How can you evaluate a system with highly processed music?


Each to their own.

But can you really evaluate a system by listening to highly processed, electric/electronic music? How do you know what that sounds like?

I like to listen to voices and acoustic music that is little processed. 

Instruments like piano, violin, etc. 

And the human voice. And the joy of hearing back up singers clearly, etc.

Even if full instrumentation backing a natural sounding voice.

(eg.: singer/songwriters like Lyle Lovett or Leonard Cohen)

There is a standard and a point of reference that can be gauged.

 

mglik

Showing 4 responses by bdp24

@onhwy61: What you say is true of contemporary Classical recordings, but not of recordings made in the 1950’s and 60’s; all of those were recorded on a 2-track or 3-track machine (that’s all there was back then). Lots of recordings made in England and Europe were done so with minimal miking, including those made with the famous Decca tree, using only a pair of mics.

In the 70's, 80’s, and 90’s there were a number of small audiophile labels (including Wilson) making Classical recordings using only two or three mics, recorded onto a 2-track machine. I have a bunch of them, and they’re not that rare, hard to find, or expensive.

@quattro: I have a bunch of Peter’s recordings, made for Levinson, Audiofon, and Harmonia Mundi. Excellent sound and music.
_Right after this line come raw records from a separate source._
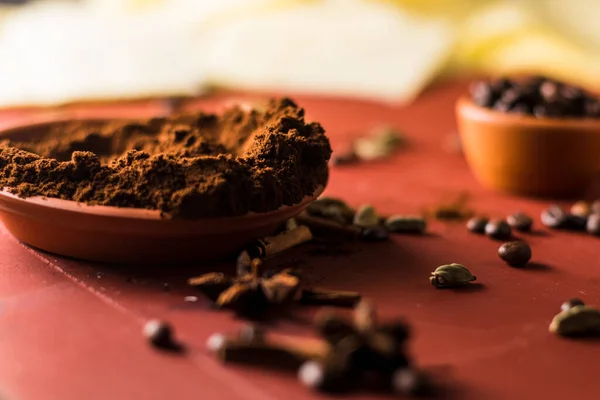 coffee beans on the table and cinnamon.Ground coffee on the table.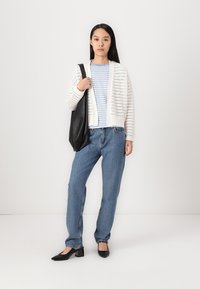 Cárdigan blanco de punto con tejido abierto sobre una camisa con rayas azules, combinado con jeans azul claros y zapatos de tacón negros, llevando un bolso negro.
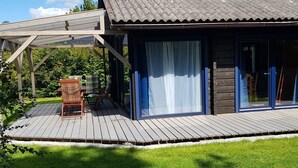 Una terraza de madera con zona de estar cubierta, un edificio con techo de tejas y una puerta de cristal.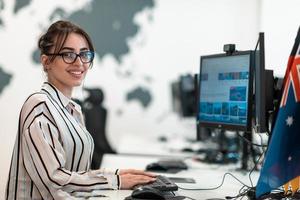 mujer de negocios informal que trabaja en una computadora de escritorio en el moderno interior de la oficina de inicio de planta abierta. enfoque selectivo foto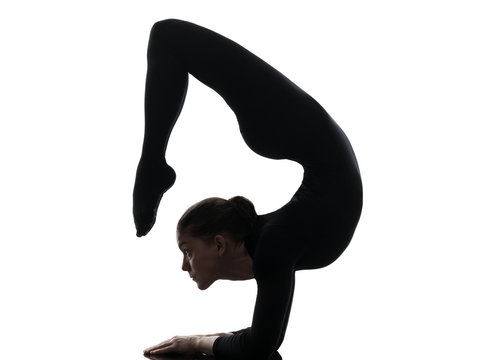 woman contortionist  exercising gymnastic yoga   silhouette - Powered by Adobe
John Atkinson made the point to Gordon Holt that the sound made by an electric guitar plugged into an amplifier was just as much an acoustic signal as is an acoustic instrument, and he was correct. But recorded sounds produced purely electronically is a different matter: that sound never traveled though air, from an instrument (whether acoustic or amplified) to the recording microphone. There are plenty of recordings in which the electric bass, electric guitar, and/or keyboard instrument/s was/were plugged into the recording console, not into an amplifier and then recorded with a mic.

I’ve watched and listened as a recording engineer played with the dial on a studio’s parametric equalizer (far different from a graphic equalizer), drastically changing the sound of the recording. For evaluating the timbral neutrality of loudspeakers, make and use your own recordings! Listening purely for pleasure is a different activity. "Turn off your mind, relax, and float downstream" as someone once sang. ;-)

J.Gordon Holt insisted you couldn’t. Spending a day in a recording studio can be an illuminating learning experience. ;-)

Consumer suggestion: record some live music (or even people speaking) yourself with a pair of high quality mics plugged into a good reel-to-reel recorder, and use that recording as demo material.